Pessoas felizes com suas famílias felizes parecem se
distinguir na multidão, como se um cenário colorido
aparecesse ao fundo, excluindo os meros mortais a volta. As crianças
são irritantemente felizes. Detestáveis.
- Mamãe,
o Papai Noel!
O garoto
corre para a fila imensa cheia de criancinhas dominadas pelo espírito
capitalino e, como se o natal não fosse sobre amor e o símbolo
da união da humanidade, a mãe de algum pestinha grita
em detrimento à demora na fila do colo do vermelhinho. Chego
ao ponto em que não escuto nada, apenas ouço. O som se
mistura à luz e os sentidos se difundem me deixando enjoada. A
medida que me afasto das cores e da falsa felicidade generalizada,
sinto-me melhor. Acendo um cigarro e me acomodo na escadaria em
frente a Casper. A fumaça se dissipa e, após certo
tempo encarando-a minhas ligações neurais formam
imagens. Vejo um dragão. Vejo a torre Eiffel. Vejo um rosto.
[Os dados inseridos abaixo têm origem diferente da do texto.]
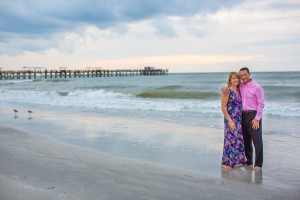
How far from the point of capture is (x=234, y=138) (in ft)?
18.5

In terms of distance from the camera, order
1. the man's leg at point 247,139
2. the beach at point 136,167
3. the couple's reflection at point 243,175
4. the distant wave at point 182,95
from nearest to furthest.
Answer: the beach at point 136,167 → the couple's reflection at point 243,175 → the man's leg at point 247,139 → the distant wave at point 182,95

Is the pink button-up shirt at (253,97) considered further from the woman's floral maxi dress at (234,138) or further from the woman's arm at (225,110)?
the woman's arm at (225,110)

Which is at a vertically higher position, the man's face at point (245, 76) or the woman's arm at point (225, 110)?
the man's face at point (245, 76)

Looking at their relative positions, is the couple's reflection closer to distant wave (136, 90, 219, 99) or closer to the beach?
the beach

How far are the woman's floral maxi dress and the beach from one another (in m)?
0.21

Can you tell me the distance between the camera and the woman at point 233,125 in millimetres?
5539

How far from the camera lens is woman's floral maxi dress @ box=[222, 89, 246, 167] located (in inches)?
219

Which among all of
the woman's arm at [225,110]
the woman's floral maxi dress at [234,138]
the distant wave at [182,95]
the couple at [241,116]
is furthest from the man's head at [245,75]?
the distant wave at [182,95]

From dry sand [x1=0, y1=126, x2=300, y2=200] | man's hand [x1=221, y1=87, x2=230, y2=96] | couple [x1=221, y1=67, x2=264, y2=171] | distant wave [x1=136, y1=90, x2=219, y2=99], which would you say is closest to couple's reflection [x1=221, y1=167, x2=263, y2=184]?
dry sand [x1=0, y1=126, x2=300, y2=200]

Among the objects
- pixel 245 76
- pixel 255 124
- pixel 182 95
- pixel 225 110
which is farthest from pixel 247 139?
pixel 182 95

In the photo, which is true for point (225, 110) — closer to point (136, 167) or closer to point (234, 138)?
point (234, 138)

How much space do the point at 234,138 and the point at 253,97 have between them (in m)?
0.72

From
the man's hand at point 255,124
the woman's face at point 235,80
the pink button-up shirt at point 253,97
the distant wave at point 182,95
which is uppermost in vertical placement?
the woman's face at point 235,80

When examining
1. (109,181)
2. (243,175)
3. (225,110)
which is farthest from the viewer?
(225,110)
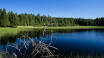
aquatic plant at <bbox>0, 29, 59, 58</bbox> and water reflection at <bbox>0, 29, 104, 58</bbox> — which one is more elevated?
aquatic plant at <bbox>0, 29, 59, 58</bbox>

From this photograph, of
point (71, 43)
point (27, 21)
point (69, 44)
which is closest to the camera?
point (69, 44)

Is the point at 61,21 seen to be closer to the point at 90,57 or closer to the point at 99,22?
the point at 99,22

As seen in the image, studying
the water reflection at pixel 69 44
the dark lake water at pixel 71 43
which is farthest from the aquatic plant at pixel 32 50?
the dark lake water at pixel 71 43

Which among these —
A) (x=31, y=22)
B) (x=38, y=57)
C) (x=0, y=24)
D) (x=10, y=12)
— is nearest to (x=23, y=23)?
(x=31, y=22)

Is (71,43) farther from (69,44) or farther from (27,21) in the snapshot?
(27,21)

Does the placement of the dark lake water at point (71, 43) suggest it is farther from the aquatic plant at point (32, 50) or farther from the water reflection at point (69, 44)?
the aquatic plant at point (32, 50)

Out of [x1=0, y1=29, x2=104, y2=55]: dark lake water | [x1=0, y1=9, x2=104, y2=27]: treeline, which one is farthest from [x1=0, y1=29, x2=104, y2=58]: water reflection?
[x1=0, y1=9, x2=104, y2=27]: treeline

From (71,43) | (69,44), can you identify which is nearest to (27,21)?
(71,43)

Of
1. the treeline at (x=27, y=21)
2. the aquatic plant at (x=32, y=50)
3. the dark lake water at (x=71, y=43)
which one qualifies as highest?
the treeline at (x=27, y=21)

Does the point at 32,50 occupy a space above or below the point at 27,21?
below

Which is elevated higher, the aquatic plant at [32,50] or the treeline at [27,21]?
the treeline at [27,21]

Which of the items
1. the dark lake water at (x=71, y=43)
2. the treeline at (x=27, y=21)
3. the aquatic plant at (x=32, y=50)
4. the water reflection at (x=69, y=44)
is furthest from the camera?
the dark lake water at (x=71, y=43)

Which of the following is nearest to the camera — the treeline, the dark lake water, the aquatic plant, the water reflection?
the aquatic plant

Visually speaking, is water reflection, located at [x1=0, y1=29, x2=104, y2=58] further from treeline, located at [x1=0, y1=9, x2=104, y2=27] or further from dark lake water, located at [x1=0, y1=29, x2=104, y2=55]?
treeline, located at [x1=0, y1=9, x2=104, y2=27]
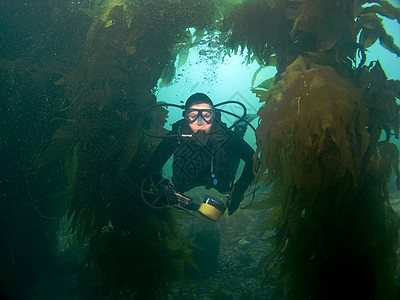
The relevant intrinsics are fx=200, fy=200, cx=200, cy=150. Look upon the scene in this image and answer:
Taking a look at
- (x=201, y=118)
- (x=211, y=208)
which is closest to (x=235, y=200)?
(x=211, y=208)

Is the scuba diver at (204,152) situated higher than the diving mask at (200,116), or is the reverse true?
the diving mask at (200,116)

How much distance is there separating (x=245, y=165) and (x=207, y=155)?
702mm

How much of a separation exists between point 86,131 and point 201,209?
2.07 m

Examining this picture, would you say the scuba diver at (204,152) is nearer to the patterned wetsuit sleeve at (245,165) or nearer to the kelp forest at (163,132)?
the patterned wetsuit sleeve at (245,165)

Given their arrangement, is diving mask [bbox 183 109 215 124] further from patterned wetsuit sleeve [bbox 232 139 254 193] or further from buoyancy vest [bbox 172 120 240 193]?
patterned wetsuit sleeve [bbox 232 139 254 193]

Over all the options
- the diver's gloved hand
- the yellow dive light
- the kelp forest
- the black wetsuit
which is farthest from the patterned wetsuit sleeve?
the diver's gloved hand

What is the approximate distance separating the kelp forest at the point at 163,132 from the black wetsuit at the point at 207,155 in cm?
58

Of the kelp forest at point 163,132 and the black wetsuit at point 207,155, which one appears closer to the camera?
the kelp forest at point 163,132

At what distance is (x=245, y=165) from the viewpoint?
11.6ft

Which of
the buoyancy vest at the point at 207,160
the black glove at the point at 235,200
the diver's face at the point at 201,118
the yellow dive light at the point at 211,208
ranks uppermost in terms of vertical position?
the diver's face at the point at 201,118

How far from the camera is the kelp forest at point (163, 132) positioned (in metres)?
1.84

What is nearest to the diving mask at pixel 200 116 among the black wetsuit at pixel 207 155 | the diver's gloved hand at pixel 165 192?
the black wetsuit at pixel 207 155

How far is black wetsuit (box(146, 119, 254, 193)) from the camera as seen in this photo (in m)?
3.64

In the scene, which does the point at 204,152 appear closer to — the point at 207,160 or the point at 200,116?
the point at 207,160
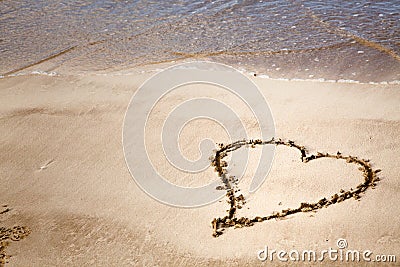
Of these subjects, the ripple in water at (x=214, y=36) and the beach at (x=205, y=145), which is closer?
the beach at (x=205, y=145)

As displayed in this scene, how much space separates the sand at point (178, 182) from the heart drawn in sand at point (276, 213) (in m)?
0.04

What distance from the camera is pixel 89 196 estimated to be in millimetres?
3135

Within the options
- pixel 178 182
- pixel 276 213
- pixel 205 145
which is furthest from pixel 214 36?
pixel 276 213

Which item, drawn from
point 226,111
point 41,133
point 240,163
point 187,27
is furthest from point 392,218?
point 187,27

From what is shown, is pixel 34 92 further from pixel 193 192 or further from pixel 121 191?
pixel 193 192

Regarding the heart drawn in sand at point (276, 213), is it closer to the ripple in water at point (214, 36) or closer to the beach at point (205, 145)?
the beach at point (205, 145)

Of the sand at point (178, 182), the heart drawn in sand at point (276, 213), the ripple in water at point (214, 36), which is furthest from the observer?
the ripple in water at point (214, 36)

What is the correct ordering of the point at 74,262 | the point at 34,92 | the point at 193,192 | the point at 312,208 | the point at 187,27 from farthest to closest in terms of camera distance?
the point at 187,27 → the point at 34,92 → the point at 193,192 → the point at 312,208 → the point at 74,262

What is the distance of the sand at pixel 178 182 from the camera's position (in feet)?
8.73

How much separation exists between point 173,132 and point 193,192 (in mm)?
853

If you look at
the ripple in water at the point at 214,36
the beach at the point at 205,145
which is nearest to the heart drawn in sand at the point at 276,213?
the beach at the point at 205,145

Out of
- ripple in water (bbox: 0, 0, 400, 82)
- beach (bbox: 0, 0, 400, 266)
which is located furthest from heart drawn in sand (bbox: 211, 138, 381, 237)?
ripple in water (bbox: 0, 0, 400, 82)

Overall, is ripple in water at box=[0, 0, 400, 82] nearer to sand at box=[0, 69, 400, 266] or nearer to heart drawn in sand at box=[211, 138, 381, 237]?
sand at box=[0, 69, 400, 266]

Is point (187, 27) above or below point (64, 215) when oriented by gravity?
above
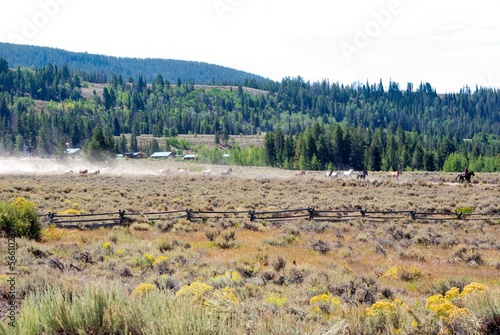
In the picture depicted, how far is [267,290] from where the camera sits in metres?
10.0

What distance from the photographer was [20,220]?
16.1 meters

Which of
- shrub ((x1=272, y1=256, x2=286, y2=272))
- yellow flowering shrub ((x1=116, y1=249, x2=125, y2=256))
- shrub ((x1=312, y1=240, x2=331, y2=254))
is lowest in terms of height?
shrub ((x1=312, y1=240, x2=331, y2=254))

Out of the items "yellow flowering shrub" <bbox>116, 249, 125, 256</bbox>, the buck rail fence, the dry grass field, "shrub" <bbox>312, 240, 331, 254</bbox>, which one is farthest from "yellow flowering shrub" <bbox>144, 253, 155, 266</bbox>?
the buck rail fence

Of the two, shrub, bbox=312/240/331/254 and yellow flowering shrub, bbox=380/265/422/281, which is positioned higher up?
yellow flowering shrub, bbox=380/265/422/281

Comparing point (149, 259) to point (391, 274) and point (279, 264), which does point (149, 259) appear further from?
point (391, 274)

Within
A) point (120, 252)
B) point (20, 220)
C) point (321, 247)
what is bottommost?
point (321, 247)

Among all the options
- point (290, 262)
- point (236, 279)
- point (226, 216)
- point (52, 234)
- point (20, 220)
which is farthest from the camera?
point (226, 216)

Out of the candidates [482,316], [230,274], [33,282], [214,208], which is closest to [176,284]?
[230,274]

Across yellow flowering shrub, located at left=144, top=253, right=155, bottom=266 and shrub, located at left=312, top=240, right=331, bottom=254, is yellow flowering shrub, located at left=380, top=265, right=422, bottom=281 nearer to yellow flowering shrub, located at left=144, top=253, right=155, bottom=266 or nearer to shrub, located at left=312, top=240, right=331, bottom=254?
shrub, located at left=312, top=240, right=331, bottom=254

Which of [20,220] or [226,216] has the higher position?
[20,220]

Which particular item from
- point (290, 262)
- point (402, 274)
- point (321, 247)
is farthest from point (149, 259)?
point (402, 274)

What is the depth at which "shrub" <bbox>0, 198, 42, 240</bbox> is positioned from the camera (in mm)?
15855

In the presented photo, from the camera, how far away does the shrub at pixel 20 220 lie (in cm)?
1586

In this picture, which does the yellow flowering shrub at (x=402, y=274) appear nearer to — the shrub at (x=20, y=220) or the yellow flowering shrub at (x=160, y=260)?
the yellow flowering shrub at (x=160, y=260)
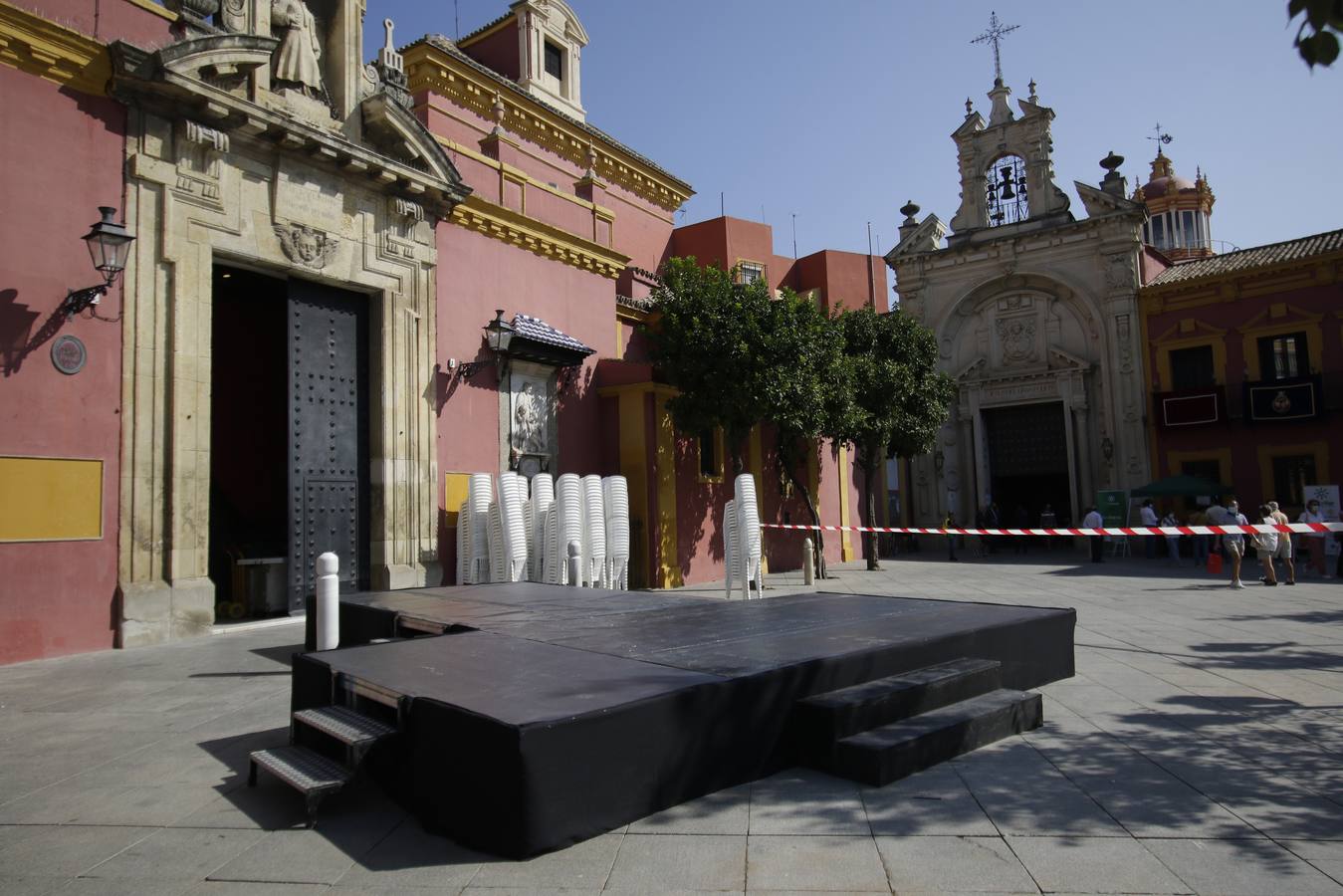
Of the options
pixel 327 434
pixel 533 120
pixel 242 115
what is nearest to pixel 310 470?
pixel 327 434

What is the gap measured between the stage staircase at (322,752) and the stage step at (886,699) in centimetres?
190

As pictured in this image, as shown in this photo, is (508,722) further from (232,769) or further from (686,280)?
(686,280)

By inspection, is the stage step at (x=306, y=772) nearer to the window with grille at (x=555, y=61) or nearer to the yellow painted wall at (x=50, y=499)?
the yellow painted wall at (x=50, y=499)

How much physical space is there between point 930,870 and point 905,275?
89.0 ft

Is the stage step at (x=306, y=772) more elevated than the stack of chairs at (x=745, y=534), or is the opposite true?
the stack of chairs at (x=745, y=534)

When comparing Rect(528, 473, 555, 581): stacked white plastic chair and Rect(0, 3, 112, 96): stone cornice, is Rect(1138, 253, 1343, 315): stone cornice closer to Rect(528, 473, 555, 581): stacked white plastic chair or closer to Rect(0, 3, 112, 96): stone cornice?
Rect(528, 473, 555, 581): stacked white plastic chair

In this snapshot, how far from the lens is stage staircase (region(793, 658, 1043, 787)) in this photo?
145 inches

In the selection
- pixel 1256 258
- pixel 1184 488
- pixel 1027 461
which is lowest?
pixel 1184 488

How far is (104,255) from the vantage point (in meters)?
7.51

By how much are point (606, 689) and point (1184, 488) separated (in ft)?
70.9

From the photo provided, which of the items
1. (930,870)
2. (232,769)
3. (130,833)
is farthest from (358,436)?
(930,870)

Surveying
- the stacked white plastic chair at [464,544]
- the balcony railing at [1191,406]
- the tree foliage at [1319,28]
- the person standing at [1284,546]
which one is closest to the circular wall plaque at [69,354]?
the stacked white plastic chair at [464,544]

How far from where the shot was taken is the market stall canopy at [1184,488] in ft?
66.8

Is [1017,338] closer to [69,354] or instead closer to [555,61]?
[555,61]
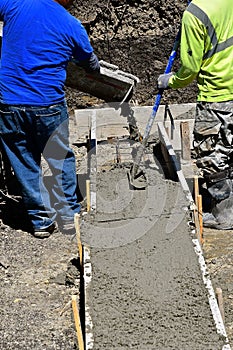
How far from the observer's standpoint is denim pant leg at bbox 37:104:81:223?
5.32 m

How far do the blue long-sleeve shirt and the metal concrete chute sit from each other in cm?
131

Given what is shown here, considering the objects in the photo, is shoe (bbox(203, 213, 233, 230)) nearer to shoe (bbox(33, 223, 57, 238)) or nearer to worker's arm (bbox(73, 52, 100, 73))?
shoe (bbox(33, 223, 57, 238))

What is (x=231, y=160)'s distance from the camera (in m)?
5.58

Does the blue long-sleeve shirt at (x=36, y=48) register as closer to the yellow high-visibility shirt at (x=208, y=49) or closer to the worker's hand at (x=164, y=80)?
the worker's hand at (x=164, y=80)

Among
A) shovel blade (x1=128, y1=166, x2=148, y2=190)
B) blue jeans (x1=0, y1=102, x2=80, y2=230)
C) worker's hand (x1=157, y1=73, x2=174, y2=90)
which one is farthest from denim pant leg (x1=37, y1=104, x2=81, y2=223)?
worker's hand (x1=157, y1=73, x2=174, y2=90)

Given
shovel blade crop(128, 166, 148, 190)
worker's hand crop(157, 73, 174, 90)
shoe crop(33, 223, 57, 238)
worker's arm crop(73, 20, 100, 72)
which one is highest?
worker's arm crop(73, 20, 100, 72)

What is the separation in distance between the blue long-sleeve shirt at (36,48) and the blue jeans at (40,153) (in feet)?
0.38

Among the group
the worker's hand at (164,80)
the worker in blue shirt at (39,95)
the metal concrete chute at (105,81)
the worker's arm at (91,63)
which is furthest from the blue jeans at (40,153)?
the metal concrete chute at (105,81)

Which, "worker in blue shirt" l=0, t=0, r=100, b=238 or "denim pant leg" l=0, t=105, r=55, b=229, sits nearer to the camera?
"worker in blue shirt" l=0, t=0, r=100, b=238

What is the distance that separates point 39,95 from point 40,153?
0.55 meters

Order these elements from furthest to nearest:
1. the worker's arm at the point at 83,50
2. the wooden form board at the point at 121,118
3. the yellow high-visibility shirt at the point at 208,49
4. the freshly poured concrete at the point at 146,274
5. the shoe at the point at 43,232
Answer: the wooden form board at the point at 121,118 → the shoe at the point at 43,232 → the worker's arm at the point at 83,50 → the yellow high-visibility shirt at the point at 208,49 → the freshly poured concrete at the point at 146,274

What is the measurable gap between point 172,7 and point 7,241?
4.69 metres

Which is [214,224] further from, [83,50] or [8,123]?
[8,123]

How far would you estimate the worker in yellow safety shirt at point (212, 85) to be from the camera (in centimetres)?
491
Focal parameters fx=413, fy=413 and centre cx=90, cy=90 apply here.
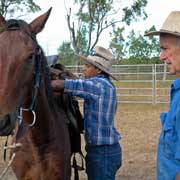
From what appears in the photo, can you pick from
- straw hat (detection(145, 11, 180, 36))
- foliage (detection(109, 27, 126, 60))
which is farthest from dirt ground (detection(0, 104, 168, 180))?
foliage (detection(109, 27, 126, 60))

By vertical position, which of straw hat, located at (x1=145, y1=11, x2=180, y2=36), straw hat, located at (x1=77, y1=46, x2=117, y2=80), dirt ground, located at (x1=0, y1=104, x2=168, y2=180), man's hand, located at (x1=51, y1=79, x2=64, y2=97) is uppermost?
straw hat, located at (x1=145, y1=11, x2=180, y2=36)

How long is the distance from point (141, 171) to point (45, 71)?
336 cm

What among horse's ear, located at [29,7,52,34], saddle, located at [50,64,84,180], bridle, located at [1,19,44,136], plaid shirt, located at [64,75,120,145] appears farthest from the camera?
saddle, located at [50,64,84,180]

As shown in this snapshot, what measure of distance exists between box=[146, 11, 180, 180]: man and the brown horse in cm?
108

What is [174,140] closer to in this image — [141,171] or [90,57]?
[90,57]

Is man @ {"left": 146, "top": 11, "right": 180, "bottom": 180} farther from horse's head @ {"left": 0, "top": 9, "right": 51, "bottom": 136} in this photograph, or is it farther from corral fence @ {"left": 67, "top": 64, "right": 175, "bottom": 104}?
→ corral fence @ {"left": 67, "top": 64, "right": 175, "bottom": 104}

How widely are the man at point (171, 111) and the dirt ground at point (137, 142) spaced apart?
3.81 m

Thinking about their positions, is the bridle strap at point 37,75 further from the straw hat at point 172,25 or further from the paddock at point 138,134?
the paddock at point 138,134

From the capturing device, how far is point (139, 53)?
150 feet

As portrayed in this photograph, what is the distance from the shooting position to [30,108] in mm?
3049

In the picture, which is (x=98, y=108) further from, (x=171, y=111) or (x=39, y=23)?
(x=171, y=111)

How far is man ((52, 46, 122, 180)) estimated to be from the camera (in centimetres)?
340

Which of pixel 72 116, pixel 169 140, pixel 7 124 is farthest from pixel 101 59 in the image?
pixel 169 140

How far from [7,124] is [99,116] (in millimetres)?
1014
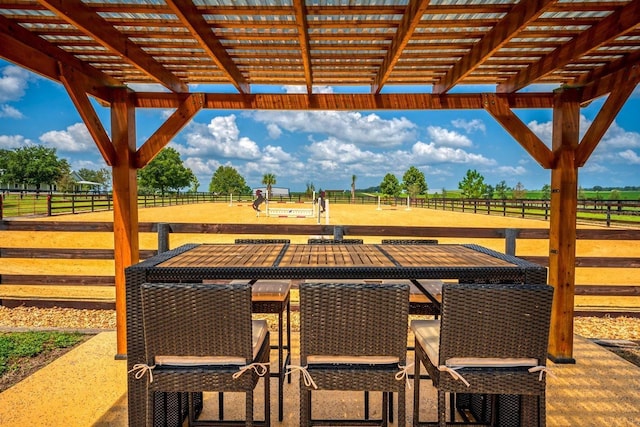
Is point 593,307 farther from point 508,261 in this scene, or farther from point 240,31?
point 240,31

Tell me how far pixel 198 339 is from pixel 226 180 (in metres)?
82.9

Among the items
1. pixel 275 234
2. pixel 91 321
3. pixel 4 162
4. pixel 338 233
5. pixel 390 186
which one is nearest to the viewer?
pixel 338 233

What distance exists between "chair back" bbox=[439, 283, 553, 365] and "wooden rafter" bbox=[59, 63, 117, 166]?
285cm

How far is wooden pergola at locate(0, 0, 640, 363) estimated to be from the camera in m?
2.24

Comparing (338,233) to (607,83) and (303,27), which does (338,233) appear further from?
(607,83)

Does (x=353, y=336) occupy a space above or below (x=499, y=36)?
below

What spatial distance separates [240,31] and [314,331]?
2.03 metres

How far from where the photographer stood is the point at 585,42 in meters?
2.50

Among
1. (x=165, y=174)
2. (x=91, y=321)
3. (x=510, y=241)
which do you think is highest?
(x=165, y=174)

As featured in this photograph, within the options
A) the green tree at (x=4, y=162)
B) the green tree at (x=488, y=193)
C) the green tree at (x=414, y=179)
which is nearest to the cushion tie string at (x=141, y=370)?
the green tree at (x=488, y=193)

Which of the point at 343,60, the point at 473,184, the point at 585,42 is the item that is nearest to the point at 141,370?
the point at 343,60

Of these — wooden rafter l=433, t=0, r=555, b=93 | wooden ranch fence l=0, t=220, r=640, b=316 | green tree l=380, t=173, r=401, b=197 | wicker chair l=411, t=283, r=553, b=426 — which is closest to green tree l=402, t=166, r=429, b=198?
green tree l=380, t=173, r=401, b=197

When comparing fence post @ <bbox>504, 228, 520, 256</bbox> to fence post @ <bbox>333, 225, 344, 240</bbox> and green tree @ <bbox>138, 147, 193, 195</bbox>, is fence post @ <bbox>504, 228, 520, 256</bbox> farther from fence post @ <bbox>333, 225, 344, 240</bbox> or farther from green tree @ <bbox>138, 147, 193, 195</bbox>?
green tree @ <bbox>138, 147, 193, 195</bbox>

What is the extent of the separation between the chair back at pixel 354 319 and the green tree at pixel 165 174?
2160 inches
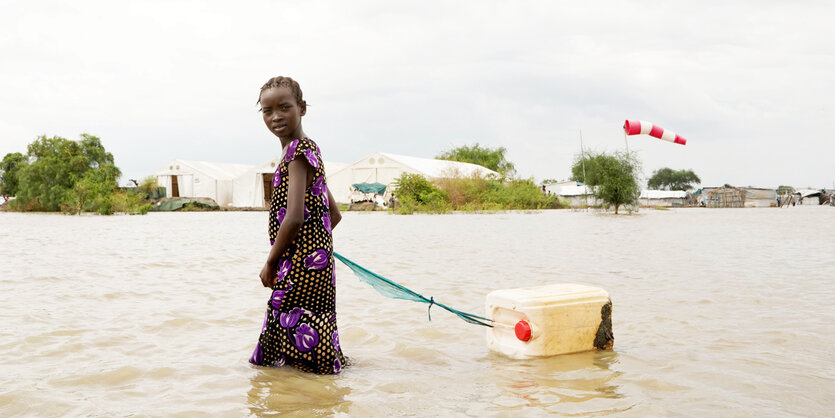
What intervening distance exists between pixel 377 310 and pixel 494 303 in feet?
5.62

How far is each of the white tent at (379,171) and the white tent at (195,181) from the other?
8821 mm

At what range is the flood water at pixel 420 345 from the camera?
9.19ft

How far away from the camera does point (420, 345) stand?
13.6ft

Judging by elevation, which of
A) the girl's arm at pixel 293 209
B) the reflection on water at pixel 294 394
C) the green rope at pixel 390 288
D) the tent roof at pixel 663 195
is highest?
the tent roof at pixel 663 195

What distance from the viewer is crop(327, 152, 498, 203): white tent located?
36750 millimetres

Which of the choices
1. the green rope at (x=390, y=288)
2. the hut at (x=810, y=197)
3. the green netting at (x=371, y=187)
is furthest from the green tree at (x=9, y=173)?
the hut at (x=810, y=197)

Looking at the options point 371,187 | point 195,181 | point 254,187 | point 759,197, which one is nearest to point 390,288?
point 371,187

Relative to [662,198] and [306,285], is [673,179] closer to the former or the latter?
[662,198]

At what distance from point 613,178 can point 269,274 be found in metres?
26.3

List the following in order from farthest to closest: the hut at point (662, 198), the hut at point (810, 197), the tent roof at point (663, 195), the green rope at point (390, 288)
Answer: the tent roof at point (663, 195), the hut at point (662, 198), the hut at point (810, 197), the green rope at point (390, 288)

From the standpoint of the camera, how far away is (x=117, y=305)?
17.3 feet

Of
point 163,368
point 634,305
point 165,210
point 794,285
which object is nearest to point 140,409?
point 163,368

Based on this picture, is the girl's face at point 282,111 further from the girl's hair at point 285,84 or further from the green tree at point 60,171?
the green tree at point 60,171

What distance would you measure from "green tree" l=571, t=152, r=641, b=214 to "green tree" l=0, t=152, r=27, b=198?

Perturbada pela imagem dou um soco no ar. Acho que sabia que não
duraria muito tempo sem que seu rosto voltasse a minha mente.
Estúpida! Além de proibido, totalmente inviável.
Após
o sexto cigarro e com as pernas já dormentes, decido esticar o
corpo e arejar o cheiro de tabaco impregnado em minha roupa. Não
consigo voltar, se tiver que agüentar mais uma criança
esperneando vou acabar desenvolvendo meu câncer pulmonar mais
cedo. Desço a Ministro que, praticamente deserta, abriga um
sem teto e alguns casais que se mostram apenas de passagem. A rua
escura não me intimida como antes, os caras não me
incomodam mais e o João Ninguém fala com as árvores.
Viro na
Al. Itu em direção a Augusta e já de longe vejo
a rua alaranjada e seus personagens. Logo de cara, encostado em um
poste, um forte batom vermelho veste uma meia calça arrastão
e alguns pedaços de pano preto. Clichê ou não,
umas seis ou sete bolsas literalmente giram como se demonstrassem
descaso ou falta do que fazer. Pura mentira! O que elas querem é
ficar cheinhas. So devem tomar cuidado pra não ficarem
cheinhas de mais e sem trabalho por uns... nove meses?
A bolsa
mais bonita, brilhante e barata se atira para dentro de um Range
Rover, balança alcinha e, com o bom homem, desaparece em meio
as cores e sons. Por entre as cabeças, como uma nômade,
continuo a procurar o que procurar.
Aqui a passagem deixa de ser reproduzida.